脱衣所にて、油や煙を浴びた服を脱ぐ。
「自分の髪からも煙の臭いがする……」
松野が低い位置でツインテールにしていた髪の片方を鼻に近づけ、嗅ぎながらぼやく。
「そう? 私わかんないよ」
ショートヘアの小谷先生はそう言って首をかしげた。
私も髪を嗅いでみる。
アウトバストリートメントの香りに、肉や花火の残り香を感じる。
平たくいえば、臭い。
「私の髪も煙の臭いがします。
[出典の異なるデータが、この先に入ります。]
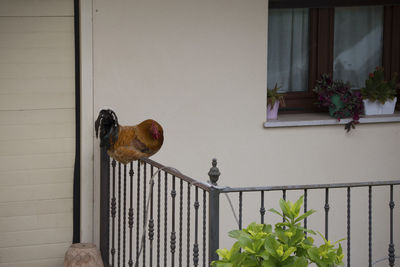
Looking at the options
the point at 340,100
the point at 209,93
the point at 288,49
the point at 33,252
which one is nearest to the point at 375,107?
the point at 340,100

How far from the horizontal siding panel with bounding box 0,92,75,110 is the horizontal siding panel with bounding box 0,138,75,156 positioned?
0.77 feet

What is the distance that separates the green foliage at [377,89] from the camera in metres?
6.48

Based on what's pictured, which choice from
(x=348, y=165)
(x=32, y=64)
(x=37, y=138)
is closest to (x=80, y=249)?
(x=37, y=138)

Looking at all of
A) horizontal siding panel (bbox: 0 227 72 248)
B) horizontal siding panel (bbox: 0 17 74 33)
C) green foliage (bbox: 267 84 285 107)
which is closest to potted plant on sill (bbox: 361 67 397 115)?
green foliage (bbox: 267 84 285 107)

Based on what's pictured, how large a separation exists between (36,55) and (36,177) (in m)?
0.84

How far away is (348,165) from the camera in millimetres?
6430

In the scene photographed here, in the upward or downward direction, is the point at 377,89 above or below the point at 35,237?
above

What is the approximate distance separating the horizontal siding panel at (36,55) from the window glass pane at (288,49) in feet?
5.73

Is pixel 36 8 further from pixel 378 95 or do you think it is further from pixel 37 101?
pixel 378 95

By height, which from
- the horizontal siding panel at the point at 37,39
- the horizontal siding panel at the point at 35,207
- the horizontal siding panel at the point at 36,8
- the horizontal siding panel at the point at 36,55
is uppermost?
the horizontal siding panel at the point at 36,8

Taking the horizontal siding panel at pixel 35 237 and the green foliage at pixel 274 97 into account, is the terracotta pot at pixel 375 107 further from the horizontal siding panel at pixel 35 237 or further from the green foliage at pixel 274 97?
the horizontal siding panel at pixel 35 237

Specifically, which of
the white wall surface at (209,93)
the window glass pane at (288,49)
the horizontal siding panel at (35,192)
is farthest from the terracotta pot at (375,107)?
the horizontal siding panel at (35,192)

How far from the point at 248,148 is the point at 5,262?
1.94 metres

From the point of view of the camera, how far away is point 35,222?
5.72 meters
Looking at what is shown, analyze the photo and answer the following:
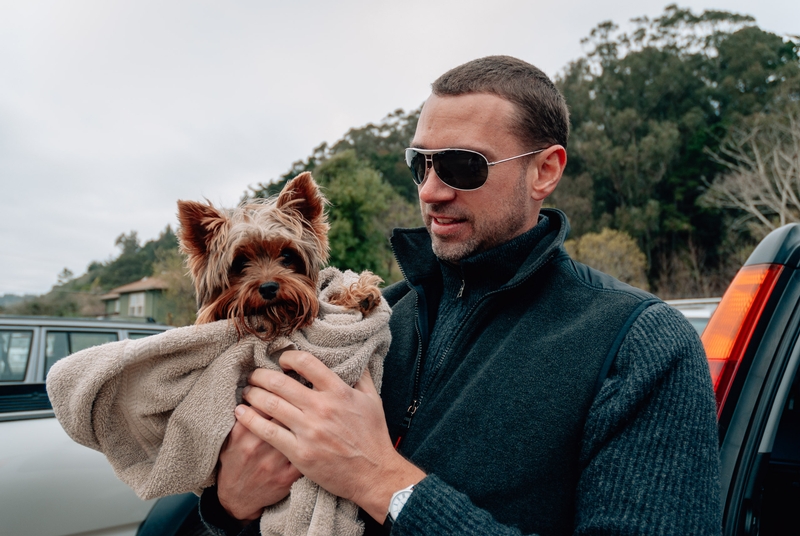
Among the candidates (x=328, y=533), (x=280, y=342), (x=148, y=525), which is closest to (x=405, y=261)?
(x=280, y=342)

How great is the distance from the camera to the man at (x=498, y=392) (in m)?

早く洗いたい」
女3人でそんな会話をしていると、男湯の方の壁から小さくゴンと鈍い音が聞こえた。
慌ただしくドタドタと続く。
「お前ら、いい加減にしろ!」
俊輔の怒声がして、重森と飯島が何かを喚くのが聞こえた。
あの二人がまたケンカして暴れているらしい。
「あっちは賑やかですね」
「本当だね」
「あれだけ働いたあとなのに、元気ね」
私たちがあきれざまにそう呟いた直後。
「ぎゃあっ!」
悲鳴が聞こえたと思ったら、急に静かになった。
田中先生が制止したのだと、容易に推測できる。
私たちは軽く笑い合って浴室へ入った。